**Selected passage:**
▬▬▬▬▬▬

GR-NEAM’s “Top-Down” Approach With Observable Prices

 In contrast to SII, GR–NEAM’s top-down approach starts at the portfolio level to calculate total return and volatility statistics based upon observable prices and income, and from these calculated values we estimate the portfolio’s VaR. The process used to develop investment risk estimates has three steps.

First, we “map” individual fixed income holdings to BofA ML fixed income indices and equity securities to publically available equity indices. The database contains daily price returns of the BofA ML fixed income index constituents and various equity indices since 1997. For equity securities there is the option of using cusip tickers rather than index proxies.6

Second, we construct a time series of historical returns based upon the asset allocation of actual holdings to the indices. This time series reflects the combined impact of individual market risk factors and their correlations. Accordingly, correlations need not be “assumed” and the observable correlations can be stressed.

And third, from the return series we estimate historical total return and downside risk statistics that include both “normal” market and “extreme” market value-at-risk estimates.7 The VaR estimates at the 99.5 confidence interval represent the comparable SII investment portfolio capital charge.

▬▬▬▬▬▬

Collected data:
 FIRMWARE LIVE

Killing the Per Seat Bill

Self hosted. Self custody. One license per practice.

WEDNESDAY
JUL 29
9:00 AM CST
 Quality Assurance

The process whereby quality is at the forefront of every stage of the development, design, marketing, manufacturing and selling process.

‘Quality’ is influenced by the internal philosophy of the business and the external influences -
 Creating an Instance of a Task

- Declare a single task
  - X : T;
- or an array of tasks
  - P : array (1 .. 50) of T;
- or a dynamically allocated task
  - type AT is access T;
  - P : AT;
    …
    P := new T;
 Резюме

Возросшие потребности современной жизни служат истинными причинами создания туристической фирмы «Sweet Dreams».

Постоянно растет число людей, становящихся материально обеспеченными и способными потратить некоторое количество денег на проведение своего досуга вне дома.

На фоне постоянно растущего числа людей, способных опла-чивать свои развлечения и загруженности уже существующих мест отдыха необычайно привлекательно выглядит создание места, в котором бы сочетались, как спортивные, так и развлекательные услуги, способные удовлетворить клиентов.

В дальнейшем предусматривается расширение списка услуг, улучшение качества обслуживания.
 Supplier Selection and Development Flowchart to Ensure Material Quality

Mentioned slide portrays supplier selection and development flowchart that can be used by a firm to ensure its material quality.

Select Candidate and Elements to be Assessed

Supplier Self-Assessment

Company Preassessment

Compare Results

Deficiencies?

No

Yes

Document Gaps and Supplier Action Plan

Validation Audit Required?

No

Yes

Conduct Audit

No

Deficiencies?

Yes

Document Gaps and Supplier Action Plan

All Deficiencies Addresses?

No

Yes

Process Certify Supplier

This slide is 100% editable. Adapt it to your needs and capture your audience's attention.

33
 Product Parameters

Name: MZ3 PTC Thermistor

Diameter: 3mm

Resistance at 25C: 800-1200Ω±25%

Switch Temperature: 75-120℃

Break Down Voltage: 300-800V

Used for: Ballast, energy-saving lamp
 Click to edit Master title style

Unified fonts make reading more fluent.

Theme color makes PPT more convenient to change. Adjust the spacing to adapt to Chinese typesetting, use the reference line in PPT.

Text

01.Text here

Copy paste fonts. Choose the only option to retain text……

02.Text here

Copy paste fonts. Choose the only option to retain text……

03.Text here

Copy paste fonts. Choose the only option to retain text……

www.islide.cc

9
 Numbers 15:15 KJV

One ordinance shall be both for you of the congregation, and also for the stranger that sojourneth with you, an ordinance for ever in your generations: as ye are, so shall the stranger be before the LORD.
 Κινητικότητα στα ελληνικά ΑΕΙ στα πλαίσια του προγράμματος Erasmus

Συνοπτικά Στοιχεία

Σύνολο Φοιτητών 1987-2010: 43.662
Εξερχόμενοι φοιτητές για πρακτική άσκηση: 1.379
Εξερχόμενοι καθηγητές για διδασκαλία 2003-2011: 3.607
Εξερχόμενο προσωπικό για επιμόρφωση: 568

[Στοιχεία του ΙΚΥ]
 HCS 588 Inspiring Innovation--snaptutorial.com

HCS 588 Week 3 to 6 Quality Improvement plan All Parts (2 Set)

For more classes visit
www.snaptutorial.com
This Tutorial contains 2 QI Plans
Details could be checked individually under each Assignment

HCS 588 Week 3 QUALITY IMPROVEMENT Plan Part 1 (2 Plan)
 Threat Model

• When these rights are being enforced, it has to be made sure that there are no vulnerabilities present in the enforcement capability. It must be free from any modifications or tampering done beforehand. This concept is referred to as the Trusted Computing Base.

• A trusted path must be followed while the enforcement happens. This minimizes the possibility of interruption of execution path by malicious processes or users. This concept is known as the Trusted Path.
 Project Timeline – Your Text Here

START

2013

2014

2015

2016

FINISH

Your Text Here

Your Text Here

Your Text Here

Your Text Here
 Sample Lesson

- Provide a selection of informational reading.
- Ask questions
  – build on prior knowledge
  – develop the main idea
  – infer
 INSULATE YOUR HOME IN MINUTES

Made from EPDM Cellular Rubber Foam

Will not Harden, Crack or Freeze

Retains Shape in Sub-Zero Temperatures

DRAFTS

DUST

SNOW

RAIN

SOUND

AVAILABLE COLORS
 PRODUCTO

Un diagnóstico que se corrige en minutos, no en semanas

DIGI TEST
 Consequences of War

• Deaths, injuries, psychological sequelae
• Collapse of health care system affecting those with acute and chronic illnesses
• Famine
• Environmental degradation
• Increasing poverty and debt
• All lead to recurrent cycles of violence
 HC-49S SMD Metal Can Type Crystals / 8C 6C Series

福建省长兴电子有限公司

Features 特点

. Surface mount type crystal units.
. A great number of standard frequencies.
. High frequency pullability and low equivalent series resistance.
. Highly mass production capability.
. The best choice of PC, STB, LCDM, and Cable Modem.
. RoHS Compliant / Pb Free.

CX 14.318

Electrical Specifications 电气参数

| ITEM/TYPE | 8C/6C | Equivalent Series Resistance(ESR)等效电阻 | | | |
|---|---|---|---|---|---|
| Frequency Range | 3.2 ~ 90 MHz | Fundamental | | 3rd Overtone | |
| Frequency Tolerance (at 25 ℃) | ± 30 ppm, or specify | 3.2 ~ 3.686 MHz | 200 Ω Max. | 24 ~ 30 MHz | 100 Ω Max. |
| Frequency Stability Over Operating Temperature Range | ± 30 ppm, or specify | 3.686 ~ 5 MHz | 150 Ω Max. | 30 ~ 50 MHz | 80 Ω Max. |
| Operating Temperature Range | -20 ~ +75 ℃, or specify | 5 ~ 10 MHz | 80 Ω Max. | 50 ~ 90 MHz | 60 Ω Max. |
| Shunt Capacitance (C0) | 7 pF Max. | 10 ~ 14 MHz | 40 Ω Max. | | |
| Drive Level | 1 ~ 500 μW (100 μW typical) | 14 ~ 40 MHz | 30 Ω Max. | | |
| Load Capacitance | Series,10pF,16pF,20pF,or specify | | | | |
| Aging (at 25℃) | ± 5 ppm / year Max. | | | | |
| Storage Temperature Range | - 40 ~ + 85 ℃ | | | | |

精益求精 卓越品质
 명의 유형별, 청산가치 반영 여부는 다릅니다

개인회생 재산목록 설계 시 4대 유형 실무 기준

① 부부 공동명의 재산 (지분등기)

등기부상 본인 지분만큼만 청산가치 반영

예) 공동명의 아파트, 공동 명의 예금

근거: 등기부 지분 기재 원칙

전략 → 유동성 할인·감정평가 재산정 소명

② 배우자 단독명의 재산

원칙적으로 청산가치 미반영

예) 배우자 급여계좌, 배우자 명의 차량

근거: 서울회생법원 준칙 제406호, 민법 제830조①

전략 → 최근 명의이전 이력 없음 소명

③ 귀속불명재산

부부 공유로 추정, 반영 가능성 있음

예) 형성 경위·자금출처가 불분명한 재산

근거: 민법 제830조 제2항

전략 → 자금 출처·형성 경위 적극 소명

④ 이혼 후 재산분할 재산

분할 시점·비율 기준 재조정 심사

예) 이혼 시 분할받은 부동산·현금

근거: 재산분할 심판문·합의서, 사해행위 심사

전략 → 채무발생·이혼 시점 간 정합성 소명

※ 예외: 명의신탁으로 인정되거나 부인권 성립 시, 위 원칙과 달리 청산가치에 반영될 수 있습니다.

▬▬▬▬▬▬

**Activity:** Update the passage on GR-NEAM's top-down approach between "In contrast to" and "has three steps.", inclusive, replacing "volatility" with "variance". The lines above bear no relation to the text.

**Solved exercise:**
In contrast to SII, GR–NEAM’s top-down approach starts at the portfolio level to calculate total return and variance statistics based upon observable prices and income, and from these calculated values we estimate the portfolio’s VaR. The process used to develop investment risk estimates has three steps.